CONCERTO DI PIANOFORTE A LUGANO
Concerto giovedì 7 marzo alle 20.30 al Teatrostudio Antonio Ballista.Pianista, clavicembalista e direttore d’orchestra, Antonio Ballista domina un repertorio vastissimo, dalla classica al ragtime, della canzone italiana e americana al rock e alla musica da film. Famoso in tutto il mondo anche in duo con Bruno Canino, per lui hanno scritto compositori come Luciano Berio, e Franco Donatoni, Ennio Morricone e Salvatore Sciarrino. In questo programma dà prova di tutta la sua versatilità, muovendosi tra le musiche di Johann Sebastian Bach, Paul McCartney, John Lennon e George Harrison sugli adattamenti pianistici di Ferruccio Busoni, Dinu Lipatti e Alessandro Lucchetti.
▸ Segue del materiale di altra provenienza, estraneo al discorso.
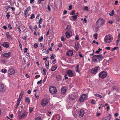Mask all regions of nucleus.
Segmentation results:
<instances>
[{
    "label": "nucleus",
    "instance_id": "1",
    "mask_svg": "<svg viewBox=\"0 0 120 120\" xmlns=\"http://www.w3.org/2000/svg\"><path fill=\"white\" fill-rule=\"evenodd\" d=\"M105 20L102 18H100L97 20L96 23V26H97L96 28V29L98 30L100 27L103 26L105 24Z\"/></svg>",
    "mask_w": 120,
    "mask_h": 120
},
{
    "label": "nucleus",
    "instance_id": "2",
    "mask_svg": "<svg viewBox=\"0 0 120 120\" xmlns=\"http://www.w3.org/2000/svg\"><path fill=\"white\" fill-rule=\"evenodd\" d=\"M103 56L102 55H94L93 57V60L94 62L100 61L102 60Z\"/></svg>",
    "mask_w": 120,
    "mask_h": 120
},
{
    "label": "nucleus",
    "instance_id": "3",
    "mask_svg": "<svg viewBox=\"0 0 120 120\" xmlns=\"http://www.w3.org/2000/svg\"><path fill=\"white\" fill-rule=\"evenodd\" d=\"M22 113V115H19V118L20 119L26 117L28 113L26 110H23L19 112H18V114H20Z\"/></svg>",
    "mask_w": 120,
    "mask_h": 120
},
{
    "label": "nucleus",
    "instance_id": "4",
    "mask_svg": "<svg viewBox=\"0 0 120 120\" xmlns=\"http://www.w3.org/2000/svg\"><path fill=\"white\" fill-rule=\"evenodd\" d=\"M113 38L110 34H108L105 36L104 38V41L106 43L111 42L112 41Z\"/></svg>",
    "mask_w": 120,
    "mask_h": 120
},
{
    "label": "nucleus",
    "instance_id": "5",
    "mask_svg": "<svg viewBox=\"0 0 120 120\" xmlns=\"http://www.w3.org/2000/svg\"><path fill=\"white\" fill-rule=\"evenodd\" d=\"M49 90L50 93L52 94H56L57 92L56 88L53 86H51L50 87Z\"/></svg>",
    "mask_w": 120,
    "mask_h": 120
Poi domenica 10 marzo alle 17 i Barocchisti hanno ormai abituato il pubblico di Lugano ad esperienze di altissimo valore culturale, sia per l’importanza delle opere proposte sia per la qualità dell’esecuzione.
I BAROCCHI
Il nuovo tassello del percorso dedicato ai grandi cicli barocchi si arricchisce di un ulteriore capolavoro di Johann Sebastian Bach, autore di cui Diego Fasolis è riconosciuto tra i massimi interpreti attuali: la Passione secondo Giovanni. In questa partitura sacra la musica è articolata e generosa di emozioni, con una scrittura corale particolarmente notevole in cui trionfa la combinazione di armonie complesse e architetture contrappuntistiche, per un risultato sonoro unico ed espressivo. La Passione secondo Giovanni si caratterizza anche per la profondità emotiva, in quanto affronta la storia della passione e morte di Gesù secondo il Vangelo di Giovanni: Bach riesce a catturare in modo straordinario l’intensità e il dramma del racconto, creando un’atmosfera di profonda commozione. Le varie arie, corali e recitativi riflettono un’ampia gamma di sentimenti, dalla tristezza all’angoscia, dalla devozione alla speranza. Per tutto questo, il capolavoro bachiano ribadisce ancora una volta la profondità spirituale dell’autore: attraverso la musica, Bach ha sempre voluto trasmettere un senso di trascendenza e di connessione con il divino, in un senso non esclusivamente religioso ma profondamente umano.